The imagery data will be uploaded to the SageMaker session S3 bucket under `imagery`

### a. Save native scene imagery in file storage/
For dynamically sampling from full scene imagery, we observed that we can speed up training and evaluation by a factor of 10 if the scene imagery was stored in `hdf5` format, compared to loading the provided GeoTIFF (Geostationary Earth Orbit Tagged Image File Format) imagery data with `rasterio`. This is also useful during inference for evaluation.

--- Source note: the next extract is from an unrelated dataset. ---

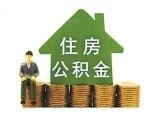 北京住房公积金咨询,在职离职均可办理,一对一服务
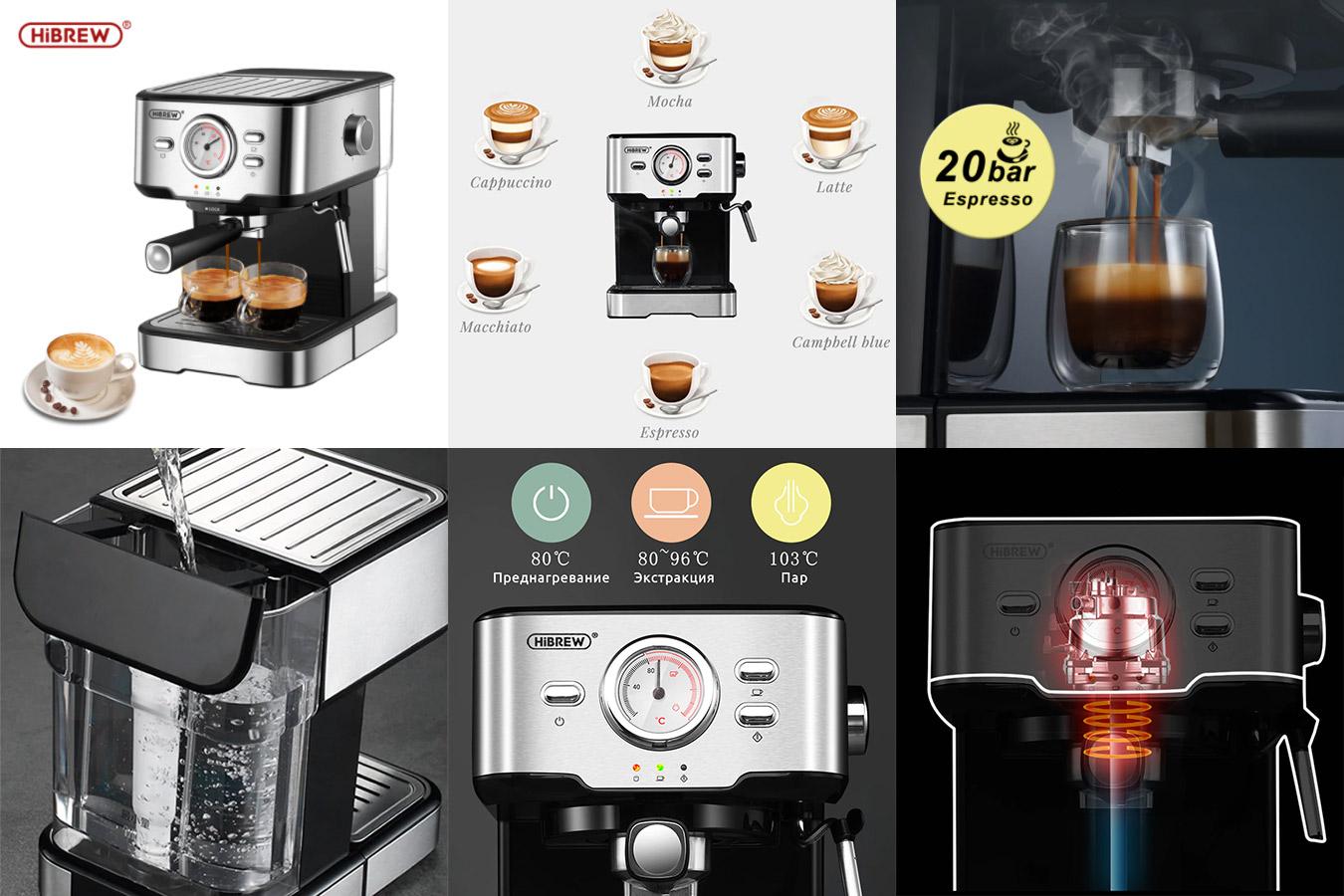 Полуавтоматическая кофемашина HiBREW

Let's kick of SageMaker Processsing job to convert imagery to `hdf5`. This only needs to be done once.

In [None]:
instance_type = 'ml.t3.xlarge'
volume_size_in_gb = 300 
instance_count = 1 if USE_TINY else 75
                      
s3_uri_source = 's3://xview3-blog/data/raw'
s3_uri_imagery = f'{s3_destination_uri}/imagery'

storage_processor = Processor(image_uri=processing_image_name,
                              role=role,
                              instance_count=instance_count, 
                              base_job_name='xview3-storage',
                              instance_type=instance_type, 
                              volume_size_in_gb=volume_size_in_gb,
                              entrypoint=['python3', 'store_xview3_imagery.py'],
                              sagemaker_session=sagemaker_session,
                              tags=tags,)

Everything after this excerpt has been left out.